| TASK |
Where an image appears, leave it out; otherwise repeat the data exactly.

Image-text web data
"""

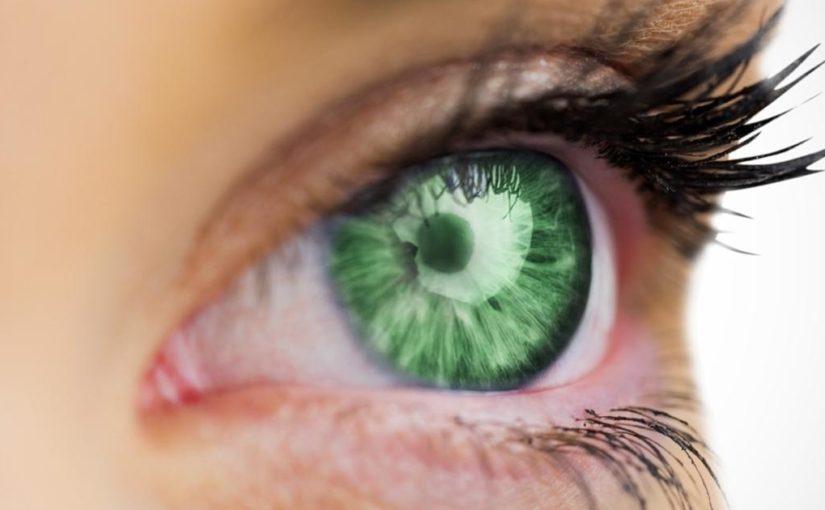 Najrzadziej spotykane kolory oczu – zielony i fioletowy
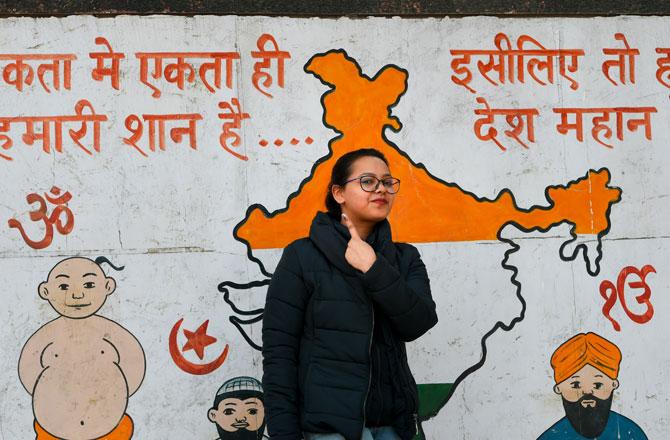 "<p style=""text-align: right;"">پرانی دہلی کے ایک پولنگ اسٹیشن پر دہلی اسمبلی انتخابات کے دوران ووٹ ڈالنے کے بعد پہلی بار رائے دہندگان اپنی انگلی پر سیاہی کا نشان دکھاتی ہوئے ۔ تصویر : پی ٹی آئی</p>"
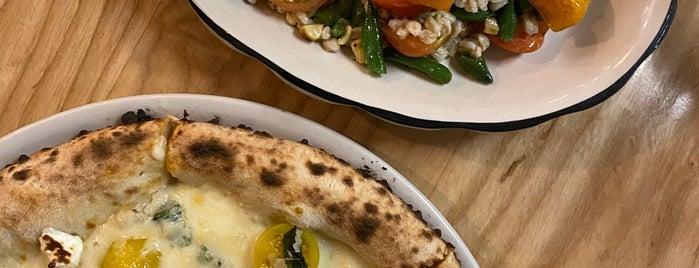 il Casaro Pizzeria & Mozzarella Bar is one of Orte, die Andres gefallen.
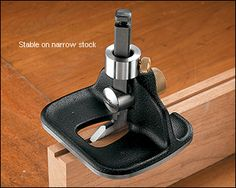 Veritas® Medium Router Plane - Lee Valley Tools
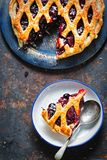 Ingraticci la torta della frutta di autunno, con il ribes nero, mora, composta della ciliegia in torta della pasta sfoglia Fotografia Stock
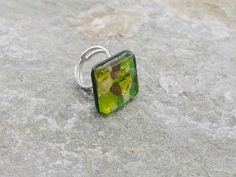 Anello in vetro di Murano, in piastra a rombo.   Base foglia oro con sfumature verde e rame.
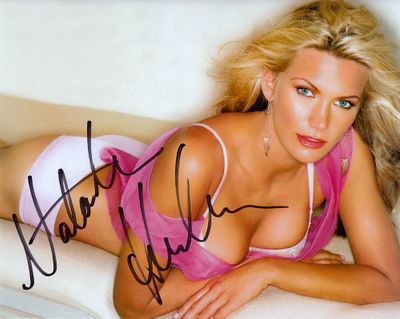 Natasha Henstridge autographed 8x10 cleavage photo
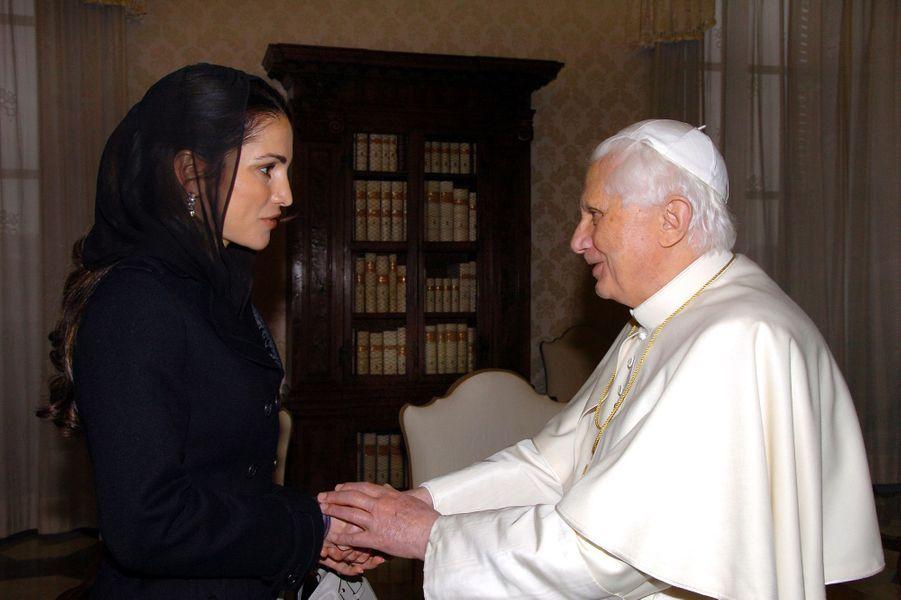 La reine Rania de Jordanie avec le pape Benoît XVI, le 9 février 2007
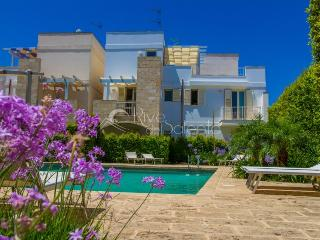 Holiday apartment with pool near Gallipoli, Santa Maria al Bagno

"""

| ANSWER AREA |
 Najrzadziej spotykane kolory oczu – zielony i fioletowy
 "<p style=""text-align: right;"">پرانی دہلی کے ایک پولنگ اسٹیشن پر دہلی اسمبلی انتخابات کے دوران ووٹ ڈالنے کے بعد پہلی بار رائے دہندگان اپنی انگلی پر سیاہی کا نشان دکھاتی ہوئے ۔ تصویر : پی ٹی آئی</p>"
 il Casaro Pizzeria & Mozzarella Bar is one of Orte, die Andres gefallen.
 Veritas® Medium Router Plane - Lee Valley Tools
 Ingraticci la torta della frutta di autunno, con il ribes nero, mora, composta della ciliegia in torta della pasta sfoglia Fotografia Stock
 Anello in vetro di Murano, in piastra a rombo.   Base foglia oro con sfumature verde e rame.
 Natasha Henstridge autographed 8x10 cleavage photo
 La reine Rania de Jordanie avec le pape Benoît XVI, le 9 février 2007
 Holiday apartment with pool near Gallipoli, Santa Maria al Bagno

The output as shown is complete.